Stored dataset items:
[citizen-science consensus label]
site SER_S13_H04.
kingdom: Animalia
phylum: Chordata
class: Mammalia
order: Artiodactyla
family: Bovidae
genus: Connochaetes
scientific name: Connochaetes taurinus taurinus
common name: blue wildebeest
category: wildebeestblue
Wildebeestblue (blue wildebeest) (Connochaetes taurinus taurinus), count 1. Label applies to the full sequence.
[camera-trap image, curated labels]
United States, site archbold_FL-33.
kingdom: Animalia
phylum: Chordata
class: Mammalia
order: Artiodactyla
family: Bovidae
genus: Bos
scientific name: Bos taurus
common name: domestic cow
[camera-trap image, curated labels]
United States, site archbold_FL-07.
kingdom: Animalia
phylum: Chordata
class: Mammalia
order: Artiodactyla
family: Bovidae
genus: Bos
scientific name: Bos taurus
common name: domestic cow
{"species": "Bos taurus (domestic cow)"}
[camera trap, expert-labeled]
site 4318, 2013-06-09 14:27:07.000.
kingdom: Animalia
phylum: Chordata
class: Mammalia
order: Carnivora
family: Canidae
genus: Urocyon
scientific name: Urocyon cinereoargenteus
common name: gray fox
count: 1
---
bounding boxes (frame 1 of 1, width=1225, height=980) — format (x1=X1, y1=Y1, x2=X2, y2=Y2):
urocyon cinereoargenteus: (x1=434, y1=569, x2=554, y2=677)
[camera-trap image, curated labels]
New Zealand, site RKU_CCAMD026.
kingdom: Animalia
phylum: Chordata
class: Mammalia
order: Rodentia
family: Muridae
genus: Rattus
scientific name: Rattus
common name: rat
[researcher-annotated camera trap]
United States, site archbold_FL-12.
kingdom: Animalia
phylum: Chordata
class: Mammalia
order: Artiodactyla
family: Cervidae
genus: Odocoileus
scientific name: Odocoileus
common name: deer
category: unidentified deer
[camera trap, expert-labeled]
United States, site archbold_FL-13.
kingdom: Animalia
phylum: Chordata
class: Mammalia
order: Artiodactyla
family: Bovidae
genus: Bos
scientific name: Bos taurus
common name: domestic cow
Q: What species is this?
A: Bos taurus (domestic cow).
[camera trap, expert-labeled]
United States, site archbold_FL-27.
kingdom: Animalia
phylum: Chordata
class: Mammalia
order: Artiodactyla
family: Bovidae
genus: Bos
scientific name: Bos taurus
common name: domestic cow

What to produce: Lines from the first one above through the line containing "common name: blue wildebeest" are to be retyped exactly, both included, and nothing more.

Result of this exercise:
[citizen-science consensus label]
site SER_S13_H04.
kingdom: Animalia
phylum: Chordata
class: Mammalia
order: Artiodactyla
family: Bovidae
genus: Connochaetes
scientific name: Connochaetes taurinus taurinus
common name: blue wildebeest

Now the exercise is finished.